---------- LISTED RECORDS
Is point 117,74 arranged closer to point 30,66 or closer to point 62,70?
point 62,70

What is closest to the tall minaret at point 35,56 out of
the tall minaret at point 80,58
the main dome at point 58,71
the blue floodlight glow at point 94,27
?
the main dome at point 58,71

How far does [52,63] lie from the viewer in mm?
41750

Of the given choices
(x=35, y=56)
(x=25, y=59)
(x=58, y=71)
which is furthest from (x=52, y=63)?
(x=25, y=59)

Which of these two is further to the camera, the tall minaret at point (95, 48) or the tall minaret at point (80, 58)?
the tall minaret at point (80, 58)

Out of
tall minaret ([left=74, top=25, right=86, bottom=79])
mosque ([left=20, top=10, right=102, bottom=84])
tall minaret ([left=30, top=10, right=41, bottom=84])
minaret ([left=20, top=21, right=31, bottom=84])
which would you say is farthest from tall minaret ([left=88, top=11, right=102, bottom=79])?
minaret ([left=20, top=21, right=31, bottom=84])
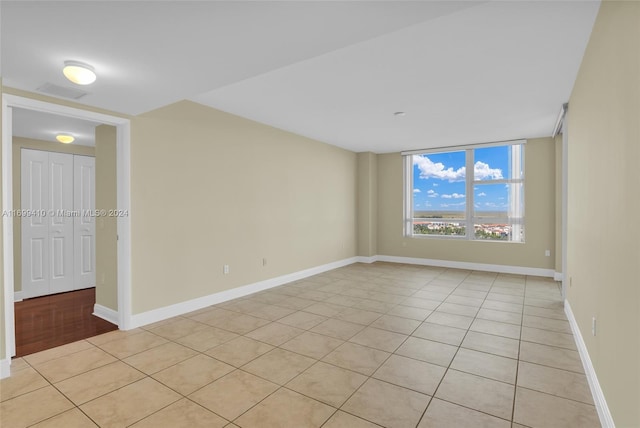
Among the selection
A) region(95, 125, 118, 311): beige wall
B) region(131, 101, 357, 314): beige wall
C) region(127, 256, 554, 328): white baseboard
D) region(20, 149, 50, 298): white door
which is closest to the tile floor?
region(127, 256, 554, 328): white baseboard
--------------------
---------- LISTED RECORDS
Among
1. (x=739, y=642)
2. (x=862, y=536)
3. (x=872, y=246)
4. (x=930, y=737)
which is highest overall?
--------------------
◆ WORK TO BE COMPLETED: Please pull out every line of the records above that contains the string "baseboard", matching case exactly, and copy each such line.

◆ FINAL ANSWER:
C) region(127, 256, 554, 328): white baseboard
region(127, 256, 554, 328): white baseboard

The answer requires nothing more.